Tuesday, 14 October 2008

A clean bathroom...

Over the past couple of days, I've noticed my emotions kind of running away with themselves. I find myself experiencing brilliant moments of happiness and then moments later, I find myself plunging into a dark, damp abyss. Maybe it's PMS; maybe it's the weather; or perhaps I'm finally recognizing that problems can eventually catch up even if you cross an ocean to avoid them.

With the 'credit crunch', which has become one of my favorite hot button terms, in full and uncontrolled swing right now, even an entire summer of slaving away at a full- and a basically full-time job couldn't have prepared me for the financial woes of living in a country that has the most expensive exchange rate in the world. After speaking to my mom yesterday about my trip to Germany, she warned me that it was really expensive in Germany and that the US dollar was only worth €.70.
'Mom,' I reminded her, 'it's only worth £.57 here. '
'Wow,' she said. 'I didn't realize it was that bad.'

This made me realize that it isn't PMS or the weather that has me down - it's the fact that my world is collapsing, and for the time being, I'm standing outside the fire, watching everything burn. I've been over here for just over a month and I can't believe how much has happened in that short of a time. I read an article on CNN this morning that began to detail the timeline of the recent economic downfall - all starting on September 14th with Lehman Brothers going down the crapper. The rest is history from there.

The thing that gets me the most isn't so much that the world is crashing, but that the world is blaming the US. In this kind of a situation, wouldn't it be best for the leaders to work together to pull the world economy out of this hole instead of saying,

Dear US:
This is all your fault.
Signed,
The World

After watching this report, I can't help but be disgusted with the rest of the world. Excuse me, World, but who has functioned as one of your major markets for export? America. Who has served as your 'police force' for many many years? America. And who has provided your former citizens with the opportunity to achieve their business and financial dreams as a part of our free market/capitalist ideals? America.

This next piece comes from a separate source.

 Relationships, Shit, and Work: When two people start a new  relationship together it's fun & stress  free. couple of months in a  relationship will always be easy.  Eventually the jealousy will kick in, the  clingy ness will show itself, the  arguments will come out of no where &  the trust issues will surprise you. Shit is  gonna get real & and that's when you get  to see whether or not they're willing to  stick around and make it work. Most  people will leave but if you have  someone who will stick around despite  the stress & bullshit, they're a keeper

How dare you. How dare you point the finger in our direction. Don't pretend that you've exercised smart money and economic choices since the beginning of time. Don't pretend that we've never patronized your business and companies as American citizens. How dare you tell us that you 'told us so'. Really, how can you? How about you stop ganging up on us and help us through this horrible horrible time just as we've done for you in the past. Don't punish and blame the American taxpayer for what our goofy President has managed to do. Yes, we may have elected him into two terms. But don't forget the 48% of us that didn't and voted for the Democratic candidate. Don't forget about those of us who weren't old enough to exercise our voting rights, but are now taxpayers. Don't you dare penalize us for going against the grain in the first place and then generalize us into a population of irresponsibility.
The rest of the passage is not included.